--- WHAT TO PRODUCE ---
Using the records below, write out the line with "category: rabbit and hare family" and each line after it through the final one, exactly, and only those.

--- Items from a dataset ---

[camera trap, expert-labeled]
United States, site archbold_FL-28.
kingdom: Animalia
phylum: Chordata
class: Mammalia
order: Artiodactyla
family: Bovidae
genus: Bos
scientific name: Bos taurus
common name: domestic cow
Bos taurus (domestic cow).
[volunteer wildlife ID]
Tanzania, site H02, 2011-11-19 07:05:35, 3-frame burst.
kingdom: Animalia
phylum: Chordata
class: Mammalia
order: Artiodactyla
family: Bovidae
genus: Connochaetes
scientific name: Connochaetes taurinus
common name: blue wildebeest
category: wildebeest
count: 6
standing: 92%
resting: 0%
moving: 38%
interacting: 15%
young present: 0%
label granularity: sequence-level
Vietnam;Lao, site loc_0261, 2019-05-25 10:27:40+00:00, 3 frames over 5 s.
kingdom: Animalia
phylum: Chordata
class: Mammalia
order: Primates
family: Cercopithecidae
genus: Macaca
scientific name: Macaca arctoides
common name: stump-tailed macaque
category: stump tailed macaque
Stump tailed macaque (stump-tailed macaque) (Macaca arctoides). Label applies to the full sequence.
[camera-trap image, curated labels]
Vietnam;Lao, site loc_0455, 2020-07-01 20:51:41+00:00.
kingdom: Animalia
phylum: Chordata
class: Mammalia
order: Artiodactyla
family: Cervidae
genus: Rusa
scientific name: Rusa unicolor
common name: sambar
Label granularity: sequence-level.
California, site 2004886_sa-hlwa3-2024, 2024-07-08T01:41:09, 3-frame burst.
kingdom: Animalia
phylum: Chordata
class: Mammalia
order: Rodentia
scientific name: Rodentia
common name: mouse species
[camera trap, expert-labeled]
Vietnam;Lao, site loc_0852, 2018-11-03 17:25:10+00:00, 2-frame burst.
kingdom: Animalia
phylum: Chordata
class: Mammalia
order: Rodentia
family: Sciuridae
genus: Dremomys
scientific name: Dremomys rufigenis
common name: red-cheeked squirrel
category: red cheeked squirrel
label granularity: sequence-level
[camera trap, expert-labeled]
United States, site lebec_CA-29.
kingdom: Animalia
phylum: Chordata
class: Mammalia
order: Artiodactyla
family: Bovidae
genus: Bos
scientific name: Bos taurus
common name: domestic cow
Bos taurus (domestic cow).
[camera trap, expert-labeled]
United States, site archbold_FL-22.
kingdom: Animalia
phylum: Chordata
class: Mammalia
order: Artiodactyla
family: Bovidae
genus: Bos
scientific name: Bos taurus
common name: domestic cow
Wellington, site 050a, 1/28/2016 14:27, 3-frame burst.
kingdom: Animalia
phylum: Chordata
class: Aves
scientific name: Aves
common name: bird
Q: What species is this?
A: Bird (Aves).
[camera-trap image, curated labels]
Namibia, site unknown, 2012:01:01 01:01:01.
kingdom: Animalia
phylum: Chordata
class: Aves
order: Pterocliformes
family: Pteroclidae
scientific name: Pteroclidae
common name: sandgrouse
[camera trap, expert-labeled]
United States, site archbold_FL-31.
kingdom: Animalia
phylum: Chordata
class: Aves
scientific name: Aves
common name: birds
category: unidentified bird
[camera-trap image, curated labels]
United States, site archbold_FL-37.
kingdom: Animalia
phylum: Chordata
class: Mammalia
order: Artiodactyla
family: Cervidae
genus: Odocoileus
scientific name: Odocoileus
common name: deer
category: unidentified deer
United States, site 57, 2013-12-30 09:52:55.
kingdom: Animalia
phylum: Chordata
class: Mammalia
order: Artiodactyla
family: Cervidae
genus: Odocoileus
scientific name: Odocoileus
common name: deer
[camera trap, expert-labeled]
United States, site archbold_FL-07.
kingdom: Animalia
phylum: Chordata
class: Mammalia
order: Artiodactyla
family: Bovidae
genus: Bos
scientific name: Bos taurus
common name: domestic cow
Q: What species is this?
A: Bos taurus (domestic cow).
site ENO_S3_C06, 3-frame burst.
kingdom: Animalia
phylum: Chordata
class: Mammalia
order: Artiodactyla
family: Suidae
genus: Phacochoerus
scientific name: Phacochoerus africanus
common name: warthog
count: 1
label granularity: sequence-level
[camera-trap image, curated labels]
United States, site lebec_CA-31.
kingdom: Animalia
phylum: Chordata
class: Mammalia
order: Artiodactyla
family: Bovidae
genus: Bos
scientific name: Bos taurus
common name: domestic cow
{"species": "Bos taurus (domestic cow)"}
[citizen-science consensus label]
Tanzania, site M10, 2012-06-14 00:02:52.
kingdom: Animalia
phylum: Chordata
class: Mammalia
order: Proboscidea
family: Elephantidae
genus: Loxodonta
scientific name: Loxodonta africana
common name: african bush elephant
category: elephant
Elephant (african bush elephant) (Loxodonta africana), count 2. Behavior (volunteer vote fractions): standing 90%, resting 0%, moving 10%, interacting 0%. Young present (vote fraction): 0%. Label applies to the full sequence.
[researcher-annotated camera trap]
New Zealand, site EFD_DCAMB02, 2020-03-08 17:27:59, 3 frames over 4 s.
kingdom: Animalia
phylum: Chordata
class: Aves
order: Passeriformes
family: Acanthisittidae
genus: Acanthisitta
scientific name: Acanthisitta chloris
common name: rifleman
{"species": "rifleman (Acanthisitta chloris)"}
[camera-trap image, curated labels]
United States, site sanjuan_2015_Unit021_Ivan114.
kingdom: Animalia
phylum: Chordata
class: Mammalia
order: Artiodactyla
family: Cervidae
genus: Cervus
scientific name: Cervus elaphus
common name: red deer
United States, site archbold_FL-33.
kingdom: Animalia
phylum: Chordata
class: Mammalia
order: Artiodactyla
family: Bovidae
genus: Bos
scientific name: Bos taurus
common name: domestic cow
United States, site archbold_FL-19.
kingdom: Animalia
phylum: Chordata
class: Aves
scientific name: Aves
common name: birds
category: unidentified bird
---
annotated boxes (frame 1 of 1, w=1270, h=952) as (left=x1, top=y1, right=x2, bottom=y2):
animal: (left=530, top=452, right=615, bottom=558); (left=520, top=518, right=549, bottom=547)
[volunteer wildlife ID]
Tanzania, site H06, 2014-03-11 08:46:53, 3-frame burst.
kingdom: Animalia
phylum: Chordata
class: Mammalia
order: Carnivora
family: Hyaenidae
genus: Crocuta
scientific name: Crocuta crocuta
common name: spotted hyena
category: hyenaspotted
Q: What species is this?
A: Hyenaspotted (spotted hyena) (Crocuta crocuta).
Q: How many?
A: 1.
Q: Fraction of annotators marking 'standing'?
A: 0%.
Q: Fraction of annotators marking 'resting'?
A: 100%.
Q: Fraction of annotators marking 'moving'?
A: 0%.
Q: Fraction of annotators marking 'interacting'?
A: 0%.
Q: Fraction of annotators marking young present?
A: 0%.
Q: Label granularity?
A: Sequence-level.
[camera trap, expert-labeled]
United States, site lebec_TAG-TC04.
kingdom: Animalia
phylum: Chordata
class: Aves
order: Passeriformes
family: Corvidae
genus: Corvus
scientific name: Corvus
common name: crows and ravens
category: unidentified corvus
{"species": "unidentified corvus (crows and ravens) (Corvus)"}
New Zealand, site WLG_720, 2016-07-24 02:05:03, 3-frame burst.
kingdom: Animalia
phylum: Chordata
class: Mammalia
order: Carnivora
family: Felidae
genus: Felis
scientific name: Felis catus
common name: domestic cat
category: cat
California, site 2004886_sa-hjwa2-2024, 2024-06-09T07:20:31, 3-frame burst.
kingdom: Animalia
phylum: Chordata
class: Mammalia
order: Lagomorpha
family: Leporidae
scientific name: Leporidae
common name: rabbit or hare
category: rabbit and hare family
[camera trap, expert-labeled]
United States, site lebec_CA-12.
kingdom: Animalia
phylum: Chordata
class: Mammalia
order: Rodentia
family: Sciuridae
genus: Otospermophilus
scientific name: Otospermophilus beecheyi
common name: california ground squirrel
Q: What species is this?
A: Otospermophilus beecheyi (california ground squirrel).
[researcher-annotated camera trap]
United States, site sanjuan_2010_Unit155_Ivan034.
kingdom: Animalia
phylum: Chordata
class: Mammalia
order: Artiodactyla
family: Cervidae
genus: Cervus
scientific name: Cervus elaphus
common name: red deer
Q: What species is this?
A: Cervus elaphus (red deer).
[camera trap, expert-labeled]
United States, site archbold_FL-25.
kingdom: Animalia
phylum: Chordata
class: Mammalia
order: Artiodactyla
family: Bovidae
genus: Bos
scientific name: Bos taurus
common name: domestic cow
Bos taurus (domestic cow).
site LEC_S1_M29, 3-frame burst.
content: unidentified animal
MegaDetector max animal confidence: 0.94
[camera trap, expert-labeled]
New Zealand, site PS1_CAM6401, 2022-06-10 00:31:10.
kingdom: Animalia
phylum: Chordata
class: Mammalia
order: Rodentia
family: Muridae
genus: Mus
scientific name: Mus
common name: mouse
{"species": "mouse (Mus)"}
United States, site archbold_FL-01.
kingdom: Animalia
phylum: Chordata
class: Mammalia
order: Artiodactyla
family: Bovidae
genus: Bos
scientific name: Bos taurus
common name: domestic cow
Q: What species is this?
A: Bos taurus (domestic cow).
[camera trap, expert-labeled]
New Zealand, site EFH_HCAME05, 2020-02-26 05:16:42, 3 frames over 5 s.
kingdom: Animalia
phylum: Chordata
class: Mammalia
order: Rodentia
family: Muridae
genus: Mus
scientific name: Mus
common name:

--- TASK RESULT ---
category: rabbit and hare family
[camera trap, expert-labeled]
United States, site lebec_CA-12.
kingdom: Animalia
phylum: Chordata
class: Mammalia
order: Rodentia
family: Sciuridae
genus: Otospermophilus
scientific name: Otospermophilus beecheyi
common name: california ground squirrel
Q: What species is this?
A: Otospermophilus beecheyi (california ground squirrel).
[researcher-annotated camera trap]
United States, site sanjuan_2010_Unit155_Ivan034.
kingdom: Animalia
phylum: Chordata
class: Mammalia
order: Artiodactyla
family: Cervidae
genus: Cervus
scientific name: Cervus elaphus
common name: red deer
Q: What species is this?
A: Cervus elaphus (red deer).
[camera trap, expert-labeled]
United States, site archbold_FL-25.
kingdom: Animalia
phylum: Chordata
class: Mammalia
order: Artiodactyla
family: Bovidae
genus: Bos
scientific name: Bos taurus
common name: domestic cow
Bos taurus (domestic cow).
site LEC_S1_M29, 3-frame burst.
content: unidentified animal
MegaDetector max animal confidence: 0.94
[camera trap, expert-labeled]
New Zealand, site PS1_CAM6401, 2022-06-10 00:31:10.
kingdom: Animalia
phylum: Chordata
class: Mammalia
order: Rodentia
family: Muridae
genus: Mus
scientific name: Mus
common name: mouse
{"species": "mouse (Mus)"}
United States, site archbold_FL-01.
kingdom: Animalia
phylum: Chordata
class: Mammalia
order: Artiodactyla
family: Bovidae
genus: Bos
scientific name: Bos taurus
common name: domestic cow
Q: What species is this?
A: Bos taurus (domestic cow).
[camera trap, expert-labeled]
New Zealand, site EFH_HCAME05, 2020-02-26 05:16:42, 3 frames over 5 s.
kingdom: Animalia
phylum: Chordata
class: Mammalia
order: Rodentia
family: Muridae
genus: Mus
scientific name: Mus
common name:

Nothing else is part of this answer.